Features such as `1stFlrSF`, `TotalBsmtSF`, `LotFrontage`, `GrLiveArea`... seem to share
a similar distribution to that of `SalePrice`. 

## Feature relationships with `SalePrice`

We can get further insight by trying to find which features are strongly correlated with `SalePrice`. 

In [None]:
# exclude last column, because it is SalePrice, not a feature
df_num_corr = df_num.corr()['SalePrice'][:-1]
golden_features_list = df_num_corr[abs(df_num_corr) > 0.5].sort_values(ascending=False)
print("There are {} strongly correlated features with SalePrice:\n{}".format(len(golden_features_list), golden_features_list))

This list is incomplete as we know that correlation is affected by outliers. So we could proceed as follow:

- Plot the numerical features and see which ones have very few or explainable outliers
- Remove the outliers from these features and see which one can have a good correlation without their outliers
    
Notice that, correlation by itself does not completely explain relationships within the
data. For example, non-linear relationships cannot be identified by looking at the
correlation value, so we should take the features we excluded from the `golden_features_list` and
plot them to see if they show some kind of patten. 

In [None]:
for i in range(0, len(df_num.columns), 5):
    sns.pairplot(data=df_num,
                x_vars=df_num.columns[i:i+5],
                y_vars=['SalePrice'])

We can clearly identify some approximately linear relationships with the `SalePrice`. By
looking closely, can see that many features have zero values that may indicate the absence
of such feature in the house.

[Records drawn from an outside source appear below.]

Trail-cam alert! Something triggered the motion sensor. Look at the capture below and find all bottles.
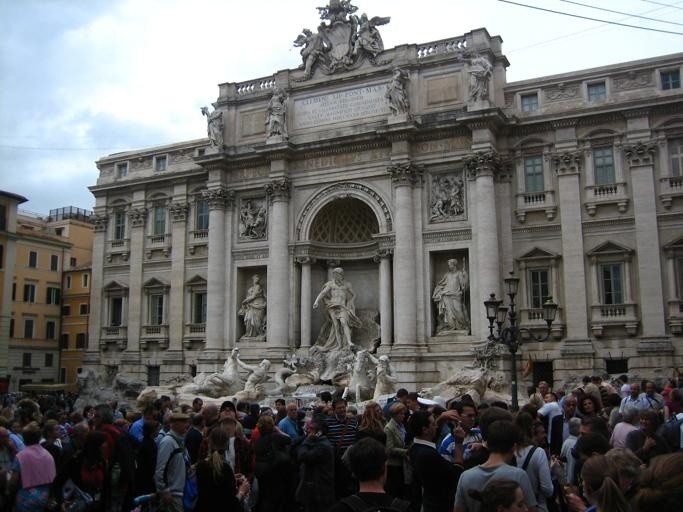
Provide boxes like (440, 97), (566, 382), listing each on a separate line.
(110, 461), (121, 484)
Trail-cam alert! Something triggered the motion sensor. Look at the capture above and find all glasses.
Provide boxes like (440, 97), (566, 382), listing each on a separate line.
(462, 414), (475, 417)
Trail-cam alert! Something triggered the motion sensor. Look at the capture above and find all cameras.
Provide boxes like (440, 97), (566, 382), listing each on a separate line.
(455, 421), (461, 428)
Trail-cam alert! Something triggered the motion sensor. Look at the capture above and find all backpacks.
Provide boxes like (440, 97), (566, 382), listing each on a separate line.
(665, 414), (683, 452)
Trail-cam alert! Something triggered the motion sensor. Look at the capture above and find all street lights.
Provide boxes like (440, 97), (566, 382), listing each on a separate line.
(484, 271), (559, 413)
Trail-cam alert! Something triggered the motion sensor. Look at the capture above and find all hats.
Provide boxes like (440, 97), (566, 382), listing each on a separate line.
(172, 413), (190, 420)
(219, 416), (237, 425)
(219, 401), (237, 414)
(416, 396), (438, 410)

Let us remove these 0 values and repeat the process.

Some plots, such as `GarageCars` -> `SalePrice` or `Fireplaces` -> `SalePrice`, show a
particular pattern with verticals lines roughly meaning that they are discrete variables
with a limited range.

We cannot see any notable pattern involving the features that are
not highly correlated with `SalePrice`.

In [None]:
import operator

individual_features_df = []
for i in range(0, len(df_num.columns) - 1): # -1 because the last column is SalePrice
    tmpDf = df_num[[df_num.columns[i], 'SalePrice']]
    tmpDf = tmpDf[tmpDf[df_num.columns[i]] != 0]
    individual_features_df.append(tmpDf)

all_correlations = {feature.columns[0]: feature.corr()['SalePrice'][0] for feature in individual_features_df}
all_correlations = sorted(all_correlations.items(), key=operator.itemgetter(1))

By cleaning the dataset we found another strongly correlated feature:

In [None]:
golden_features_list = [key for key, value in all_correlations if abs(value) >= 0.5]
print("There is {} strongly correlated values with SalePrice:\n{}".format(len(golden_features_list), golden_features_list))

## Feature to feature relationships

In [None]:
corr = df_num.drop('SalePrice', axis=1).corr() # We already examined SalePrice correlations
plt.figure(figsize=(12, 10))

sns.heatmap(corr[(corr >= 0.5) | (corr <= -0.4)], 
            cmap='viridis', vmax=1.0, vmin=-1.0, linewidths=0.1,
            annot=True, annot_kws={"size": 8}, square=True);

Many features seem to be correlated with each other, but some of them such as
`YearBuild`/`GarageYrBlt` may just indicate a price inflation over the years. As for
`1stFlrSF`/`TotalBsmtSF`, it is normal that the larger is the 1st floor (considering many houses
have only 1 floor), the larger is the basement.

Now, for the ones which are less obvious we can see that:
- There is a strong negative correlation between `BsmtUnfSF` (Unfinished square feet of basement area) and `BsmtFinSF2` (Type 2 finished square feet). There is a definition of unfinished square feet [here](http://www.homeadvisor.com/r/calculating-square-footage/) but as for a house of "Type 2", I can't tell what it really is.
- `HalfBath`/`2ndFlrSF` is interesting and may indicate that people gives an importance
  of not having to rush downstairs in case of urgently having to go to the bathroom.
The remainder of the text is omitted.